───── DOCUMENT EXTRACT

Preemptive Solving of Future Problems: Multitask Preplay in Humans and Machines
During offline replay, humans and AI agents simulate goals they did not pursue — caching solutions into a shared predictive representation that explains a counterintuitive human bias and improves RL generalization to thousands of unseen worlds.
People are faster at new tasks when they reuse an old path — even when the reused path is longer than the optimal shortcut. We argue this happens because, during offline replay, humans and AI agents simulate goals they didn't pursue — caching solutions into a shared predictive representation. The same algorithm explains a behavioral bias in people and scales an RL agent to 10,000 unseen Craftax worlds.
- Algorithm. Multitask Preplay: replay one task; preplay the goals you observed but didn't pursue; cache the resulting trajectories into a shared predictive representation.
- Behavioral evidence. Across grid-world and Craftax experiments (n≈100/each, 5 pre-registered predictions), people behave as if they have preemptively rehearsed goals before they encounter them — faster RTs at familiar junctures pointing toward an unannounced goal, partial path reuse even when the new shortcut is shorter.

──────────

• STATED EXERCISE: Reproduce the Multitask Preplay abstract word for word, in full. The records that follow are separate material and have no connection to the text.

───── DATASET RECORDS

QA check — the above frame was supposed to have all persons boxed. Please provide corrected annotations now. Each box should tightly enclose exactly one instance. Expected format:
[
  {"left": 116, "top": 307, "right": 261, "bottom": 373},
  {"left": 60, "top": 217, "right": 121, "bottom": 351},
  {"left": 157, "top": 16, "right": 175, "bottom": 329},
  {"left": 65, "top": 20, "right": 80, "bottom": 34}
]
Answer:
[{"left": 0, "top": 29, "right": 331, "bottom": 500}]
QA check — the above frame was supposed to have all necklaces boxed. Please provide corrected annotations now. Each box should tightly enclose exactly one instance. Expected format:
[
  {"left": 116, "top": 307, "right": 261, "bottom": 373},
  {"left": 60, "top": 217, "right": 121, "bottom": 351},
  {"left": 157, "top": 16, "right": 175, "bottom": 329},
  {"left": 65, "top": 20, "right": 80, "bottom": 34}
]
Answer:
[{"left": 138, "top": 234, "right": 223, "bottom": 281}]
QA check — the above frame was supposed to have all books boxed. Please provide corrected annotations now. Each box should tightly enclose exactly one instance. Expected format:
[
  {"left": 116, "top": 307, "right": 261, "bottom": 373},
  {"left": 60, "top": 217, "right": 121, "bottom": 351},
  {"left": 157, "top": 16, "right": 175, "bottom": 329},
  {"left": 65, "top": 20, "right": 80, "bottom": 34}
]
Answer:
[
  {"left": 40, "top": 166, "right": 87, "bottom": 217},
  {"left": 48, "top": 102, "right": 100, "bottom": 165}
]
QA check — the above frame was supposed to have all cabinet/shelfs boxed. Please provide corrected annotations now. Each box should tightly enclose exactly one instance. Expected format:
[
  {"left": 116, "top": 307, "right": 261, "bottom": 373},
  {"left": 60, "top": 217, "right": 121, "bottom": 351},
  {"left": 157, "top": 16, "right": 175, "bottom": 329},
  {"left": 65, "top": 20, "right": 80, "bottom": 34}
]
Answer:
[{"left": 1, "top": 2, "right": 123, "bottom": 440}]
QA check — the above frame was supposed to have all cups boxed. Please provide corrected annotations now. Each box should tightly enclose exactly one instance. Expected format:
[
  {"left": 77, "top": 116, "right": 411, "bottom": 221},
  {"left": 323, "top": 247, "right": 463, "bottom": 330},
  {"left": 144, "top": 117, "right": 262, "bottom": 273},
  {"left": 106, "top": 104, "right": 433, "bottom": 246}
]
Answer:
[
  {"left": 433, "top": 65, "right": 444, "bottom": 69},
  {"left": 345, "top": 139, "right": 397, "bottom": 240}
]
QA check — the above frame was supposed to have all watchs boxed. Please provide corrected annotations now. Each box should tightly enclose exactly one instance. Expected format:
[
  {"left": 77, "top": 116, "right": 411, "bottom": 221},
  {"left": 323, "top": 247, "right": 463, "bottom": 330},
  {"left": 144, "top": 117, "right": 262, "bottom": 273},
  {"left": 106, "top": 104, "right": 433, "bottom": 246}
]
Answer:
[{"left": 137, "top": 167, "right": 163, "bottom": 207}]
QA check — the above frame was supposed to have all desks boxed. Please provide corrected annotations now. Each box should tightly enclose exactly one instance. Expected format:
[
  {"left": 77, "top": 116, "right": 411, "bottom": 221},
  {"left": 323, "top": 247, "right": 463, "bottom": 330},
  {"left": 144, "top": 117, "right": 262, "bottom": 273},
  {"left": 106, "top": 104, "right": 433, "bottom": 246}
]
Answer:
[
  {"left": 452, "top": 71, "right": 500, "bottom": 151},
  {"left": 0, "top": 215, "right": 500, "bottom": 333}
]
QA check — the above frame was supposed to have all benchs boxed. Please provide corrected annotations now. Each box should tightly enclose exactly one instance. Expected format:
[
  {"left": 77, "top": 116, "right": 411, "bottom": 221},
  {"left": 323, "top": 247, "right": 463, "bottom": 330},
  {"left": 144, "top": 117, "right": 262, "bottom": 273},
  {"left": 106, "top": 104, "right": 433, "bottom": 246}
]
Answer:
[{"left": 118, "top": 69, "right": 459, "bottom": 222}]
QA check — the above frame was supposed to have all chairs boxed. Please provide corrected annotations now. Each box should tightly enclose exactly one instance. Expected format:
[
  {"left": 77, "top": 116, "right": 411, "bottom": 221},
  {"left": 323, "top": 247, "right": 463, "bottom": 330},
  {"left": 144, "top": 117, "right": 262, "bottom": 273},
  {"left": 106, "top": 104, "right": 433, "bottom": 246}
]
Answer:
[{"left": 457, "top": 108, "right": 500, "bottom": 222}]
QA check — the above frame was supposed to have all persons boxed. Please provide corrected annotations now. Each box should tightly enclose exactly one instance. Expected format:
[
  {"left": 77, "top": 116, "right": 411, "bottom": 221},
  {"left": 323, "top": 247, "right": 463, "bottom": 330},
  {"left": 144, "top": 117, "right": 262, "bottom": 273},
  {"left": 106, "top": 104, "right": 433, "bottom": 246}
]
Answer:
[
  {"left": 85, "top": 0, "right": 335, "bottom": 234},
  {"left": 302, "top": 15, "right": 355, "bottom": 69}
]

──────────

• CORRECT RESPONSE:
Preemptive Solving of Future Problems: Multitask Preplay in Humans and Machines
During offline replay, humans and AI agents simulate goals they did not pursue — caching solutions into a shared predictive representation that explains a counterintuitive human bias and improves RL generalization to thousands of unseen worlds.
People are faster at new tasks when they reuse an old path — even when the reused path is longer than the optimal shortcut. We argue this happens because, during offline replay, humans and AI agents simulate goals they didn't pursue — caching solutions into a shared predictive representation. The same algorithm explains a behavioral bias in people and scales an RL agent to 10,000 unseen Craftax worlds.
- Algorithm. Multitask Preplay: replay one task; preplay the goals you observed but didn't pursue; cache the resulting trajectories into a shared predictive representation.
- Behavioral evidence. Across grid-world and Craftax experiments (n≈100/each, 5 pre-registered predictions), people behave as if they have preemptively rehearsed goals before they encounter them — faster RTs at familiar junctures pointing toward an unannounced goal, partial path reuse even when the new shortcut is shorter.